Driggs was named after B.W. Driggs who bought the land for its farming potential. The farming community and irrigation projects began in 1889 and the town is now home to about 1000 residents. The very small town of Tetonia is about 8 miles north of Driggs.

Driggs is the gateway to Grand Targhee Ski Resort which opened in 1969 and is located in the Targhee National Forest at 8000 feet. On a clear day the view of the Grand Tetons is breathtaking. But on a powder day skiers dont seem to care too much what the view looks like. With two mountains to chose from while skiing, it is known for being under crowded and for the amount of fresh snow that dumps on it, which on average comes close to 500 inches a year. It is also a popular spot for guided cat skiing, which accesses almost all areas out of bounds from the resort. Grand Targhee is about 40 miles from Jackson and 87 miles from Idaho Falls. There are accommodations and restaurants at the resort and in surrounding towns.

Options for recreation and enjoying the outdoors flourish in Teton Valley. In the summer visitors can mountain bike, hike, backpack, horseback ride, climb, golf, fish, hunt, and camp. Fly-fishing is renowned in the valley along the Teton River and even more so to the south in Swan Valley along the S. Fork of the Snake River. Glider and airplane flight seeing rides are available and during the Hot Air Balloon Festival in July, balloons race for two days and offer balloon rides for those willing to pay a small fee. With a permit visitors can hunt elk, deer, bear, antelope, moose, mountain lion, mountain goat, and bighorn sheep. Camping opportunities are open in the valley seasonally.
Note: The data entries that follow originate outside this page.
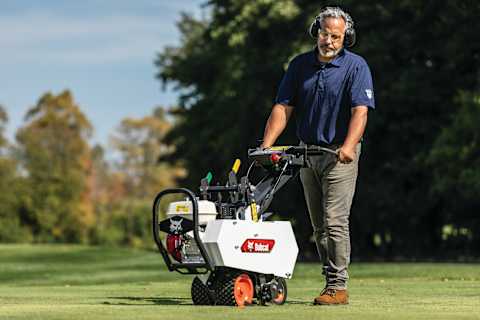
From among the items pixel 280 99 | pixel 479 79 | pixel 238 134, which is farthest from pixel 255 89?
pixel 280 99

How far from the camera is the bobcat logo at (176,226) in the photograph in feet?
31.5

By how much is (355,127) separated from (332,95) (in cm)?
35

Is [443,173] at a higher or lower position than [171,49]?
lower

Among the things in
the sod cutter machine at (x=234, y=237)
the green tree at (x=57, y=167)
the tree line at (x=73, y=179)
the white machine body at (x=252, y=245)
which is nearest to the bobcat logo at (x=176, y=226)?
the sod cutter machine at (x=234, y=237)

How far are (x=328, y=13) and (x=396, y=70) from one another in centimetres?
3060

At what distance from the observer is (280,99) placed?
34.6 ft

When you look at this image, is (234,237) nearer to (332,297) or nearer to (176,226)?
(176,226)

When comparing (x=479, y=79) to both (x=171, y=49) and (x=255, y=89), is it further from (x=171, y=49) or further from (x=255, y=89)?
(x=171, y=49)

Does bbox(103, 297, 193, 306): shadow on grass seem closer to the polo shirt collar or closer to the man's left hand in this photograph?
the man's left hand

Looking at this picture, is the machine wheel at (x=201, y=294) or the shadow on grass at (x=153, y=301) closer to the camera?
the machine wheel at (x=201, y=294)

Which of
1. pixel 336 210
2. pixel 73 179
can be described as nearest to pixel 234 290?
pixel 336 210

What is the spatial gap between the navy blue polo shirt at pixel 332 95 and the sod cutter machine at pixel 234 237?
0.73 feet

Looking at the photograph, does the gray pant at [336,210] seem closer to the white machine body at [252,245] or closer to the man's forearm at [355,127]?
the man's forearm at [355,127]

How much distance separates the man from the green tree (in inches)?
2545
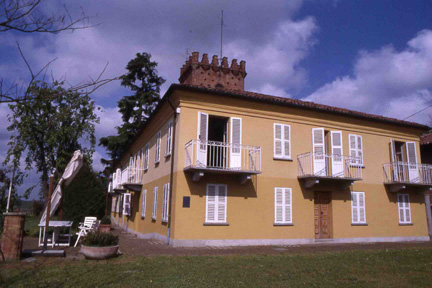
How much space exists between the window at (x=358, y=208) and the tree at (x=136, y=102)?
1891cm

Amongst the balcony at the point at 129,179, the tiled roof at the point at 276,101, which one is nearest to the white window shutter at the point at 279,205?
the tiled roof at the point at 276,101

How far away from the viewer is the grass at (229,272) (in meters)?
6.36

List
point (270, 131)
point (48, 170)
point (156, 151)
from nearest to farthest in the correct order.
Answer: point (270, 131) < point (156, 151) < point (48, 170)

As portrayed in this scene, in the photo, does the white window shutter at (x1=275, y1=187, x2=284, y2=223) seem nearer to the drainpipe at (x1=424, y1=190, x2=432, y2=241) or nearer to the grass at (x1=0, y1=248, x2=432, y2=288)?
the grass at (x1=0, y1=248, x2=432, y2=288)

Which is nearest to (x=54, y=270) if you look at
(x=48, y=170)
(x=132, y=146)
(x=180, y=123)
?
(x=180, y=123)

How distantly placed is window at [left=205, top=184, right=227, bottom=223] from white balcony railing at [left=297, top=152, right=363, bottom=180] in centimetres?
373

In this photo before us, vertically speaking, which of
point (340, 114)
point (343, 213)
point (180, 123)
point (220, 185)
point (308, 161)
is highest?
point (340, 114)

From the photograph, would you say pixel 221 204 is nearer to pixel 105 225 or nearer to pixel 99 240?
pixel 99 240

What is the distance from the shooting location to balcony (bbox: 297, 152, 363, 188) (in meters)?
13.7

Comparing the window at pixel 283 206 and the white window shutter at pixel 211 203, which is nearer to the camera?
the white window shutter at pixel 211 203

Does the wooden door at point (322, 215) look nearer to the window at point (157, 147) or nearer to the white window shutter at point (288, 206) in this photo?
the white window shutter at point (288, 206)

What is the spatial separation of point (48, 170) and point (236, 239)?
21.2m

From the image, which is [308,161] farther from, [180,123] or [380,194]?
[180,123]

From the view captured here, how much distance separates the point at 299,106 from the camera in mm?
14438
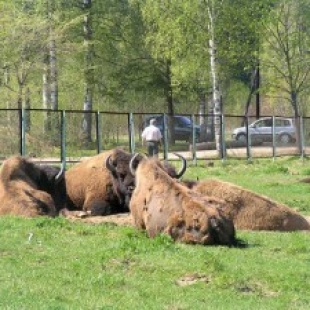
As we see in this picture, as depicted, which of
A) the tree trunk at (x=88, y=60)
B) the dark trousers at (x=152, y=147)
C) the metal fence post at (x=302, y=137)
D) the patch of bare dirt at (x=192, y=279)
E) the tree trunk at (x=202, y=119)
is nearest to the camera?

There are many social and sport events scheduled throughout the year. Snowmobiles race in the RMXCRC tournament in January and February and in the Mickey Morrison race in March. Locals and tourists engorge themselves with crab during the February Crab Feast. During the Grand Teton Summer Festival, 4th of July festivities fill the valley and in late summer many travel to the valley to enjoy the not to be missed Bluegrass Festival.